Hybrid Near-Far Field Channel Estimation for Holographic MIMO Communications
Shaohua Yue, Shuhao Zeng, Liang Liu, Yonina C. Eldar, Boya Di
TL;DR
The paper tackles holographic MIMO with enlarged Fresnel regions, where users and scatterers lie in a hybrid near-far field. It identifies a power diffusion effect in transform domains that creates fake paths and degrades traditional estimation methods. To address this, it introduces PD-OMP, a PD-aware OMP algorithm that uses a joint angular-polar domain transform and a power diffusion range to reliably recover the hybrid-field channel without prior path counts. Theoretical analyses (complexity and CRLB) and extensive simulations show that PD-OMP achieves higher estimation accuracy with linear complexity and robustness to SNR, pilot length, and scatterer distribution, outperforming state-of-the-art hybrid-field methods.
Abstract
Holographic MIMO communications, enabled by large-scale antenna arrays with quasi-continuous apertures, is a potential technology for spectrum efficiency improvement.
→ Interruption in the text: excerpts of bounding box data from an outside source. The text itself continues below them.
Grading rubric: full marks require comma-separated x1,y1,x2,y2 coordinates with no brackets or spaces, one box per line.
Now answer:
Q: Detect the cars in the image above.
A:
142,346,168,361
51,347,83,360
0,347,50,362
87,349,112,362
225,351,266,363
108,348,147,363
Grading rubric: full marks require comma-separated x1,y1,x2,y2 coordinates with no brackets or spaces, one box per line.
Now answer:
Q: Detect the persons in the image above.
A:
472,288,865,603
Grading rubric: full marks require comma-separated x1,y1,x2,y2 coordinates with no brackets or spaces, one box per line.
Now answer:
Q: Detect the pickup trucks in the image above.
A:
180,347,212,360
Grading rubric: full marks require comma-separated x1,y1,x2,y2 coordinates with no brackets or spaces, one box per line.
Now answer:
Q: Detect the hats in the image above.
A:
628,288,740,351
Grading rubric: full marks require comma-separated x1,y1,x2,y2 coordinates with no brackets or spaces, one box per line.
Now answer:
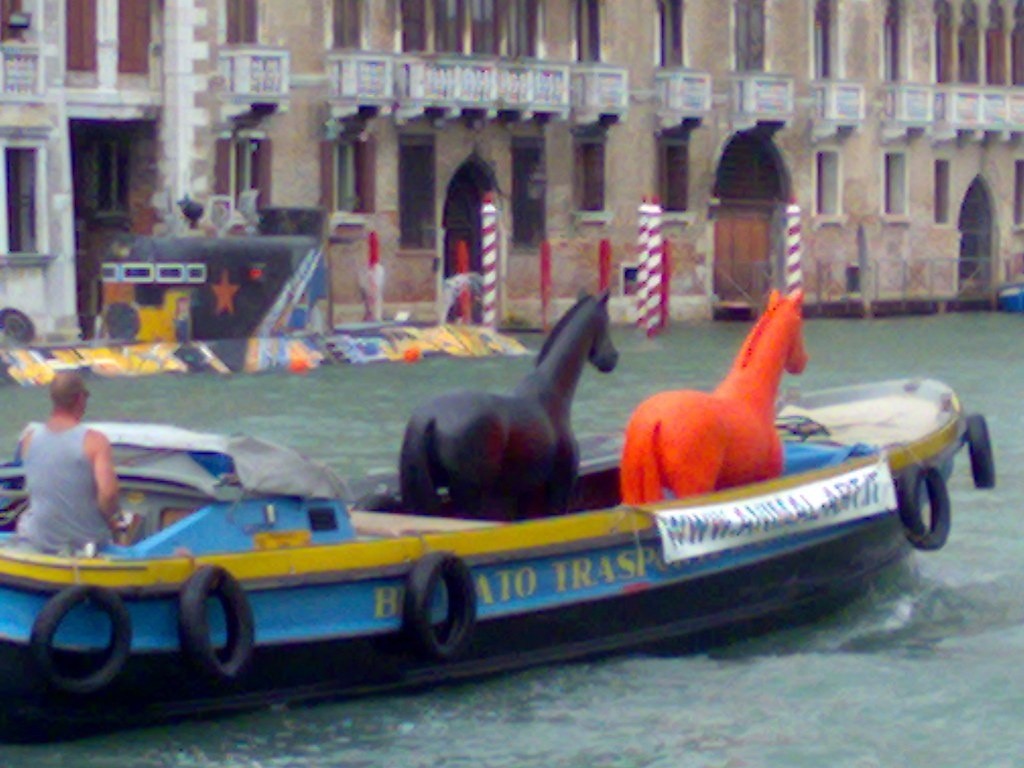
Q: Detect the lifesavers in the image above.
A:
173,564,256,675
30,581,128,698
399,552,477,655
898,461,955,552
966,411,996,489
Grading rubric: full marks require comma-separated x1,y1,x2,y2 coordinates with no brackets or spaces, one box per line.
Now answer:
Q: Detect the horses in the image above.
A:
399,286,620,524
619,286,809,505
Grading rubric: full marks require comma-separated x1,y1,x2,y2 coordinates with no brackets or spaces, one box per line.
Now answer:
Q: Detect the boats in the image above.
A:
0,378,994,747
0,230,526,383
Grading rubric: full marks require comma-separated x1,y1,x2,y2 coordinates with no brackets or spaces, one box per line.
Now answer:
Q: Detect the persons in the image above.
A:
16,369,118,554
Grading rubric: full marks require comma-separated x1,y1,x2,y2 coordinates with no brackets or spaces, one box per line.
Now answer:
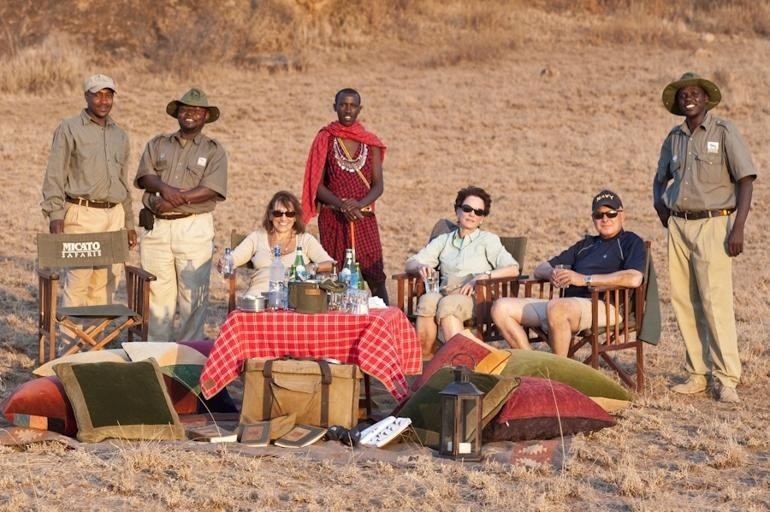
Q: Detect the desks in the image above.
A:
198,304,423,419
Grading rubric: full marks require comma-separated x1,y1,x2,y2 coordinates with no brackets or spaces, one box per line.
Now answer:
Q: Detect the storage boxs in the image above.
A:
239,357,365,435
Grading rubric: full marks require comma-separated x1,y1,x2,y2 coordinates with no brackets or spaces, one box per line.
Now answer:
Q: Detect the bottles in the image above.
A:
328,261,338,281
267,246,285,308
221,246,234,278
342,247,364,289
288,242,307,282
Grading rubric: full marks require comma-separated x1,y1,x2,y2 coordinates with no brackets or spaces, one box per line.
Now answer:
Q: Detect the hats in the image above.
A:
84,74,117,93
592,190,623,210
167,89,220,123
663,73,721,115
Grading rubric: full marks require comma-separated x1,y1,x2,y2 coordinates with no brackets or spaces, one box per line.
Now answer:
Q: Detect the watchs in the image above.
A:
584,274,592,289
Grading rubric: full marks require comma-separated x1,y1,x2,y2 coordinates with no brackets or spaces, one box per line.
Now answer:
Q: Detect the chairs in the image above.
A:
35,228,158,365
226,230,255,318
391,220,527,344
519,235,651,394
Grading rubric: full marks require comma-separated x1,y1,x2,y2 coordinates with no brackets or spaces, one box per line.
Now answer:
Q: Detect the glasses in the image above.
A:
594,210,621,219
272,210,295,217
462,205,485,215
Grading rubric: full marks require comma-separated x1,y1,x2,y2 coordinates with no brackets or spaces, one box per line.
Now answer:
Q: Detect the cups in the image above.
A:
236,291,272,312
554,262,573,289
423,269,440,293
328,289,369,314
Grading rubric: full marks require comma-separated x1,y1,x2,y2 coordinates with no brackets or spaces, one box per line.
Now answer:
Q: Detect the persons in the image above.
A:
300,88,389,306
40,74,137,358
217,190,338,295
652,72,757,403
490,190,646,357
133,88,227,342
404,186,520,362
However, the increased antenna aperture size extends the range of the Fresnel region, leading to a hybrid near-far field communication mode. The users and scatterers randomly lie in near-field and far-field zones, and thus, conventional far-field-only and near-field-only channel estimation methods may not work. To tackle this challenge, we demonstrate the existence of the power diffusion (PD) effect, which leads to a mismatch between the hybrid-field channel and existing channel estimation methods. Specifically, in far-field and near-field transform domains, the power gain of one channel path may diffuse to other positions, thus generating fake paths. This renders the conventional techniques unable to detect those real paths. We propose a PD-aware orthogonal matching pursuit algorithm to eliminate the influence of the PD effect by identifying the PD range within which paths diffuse to other positions. PD-OMP fits a general case without prior knowledge of near-field and far-field path numbers and the user's location. The computational complexity of PD-OMP and the Cramer-Rao Lower Bound for the sparse-signal-recovery-based channel estimation are also derived. Simulation results show that PD-OMP outperforms state-of-the-art hybrid-field channel estimation methods.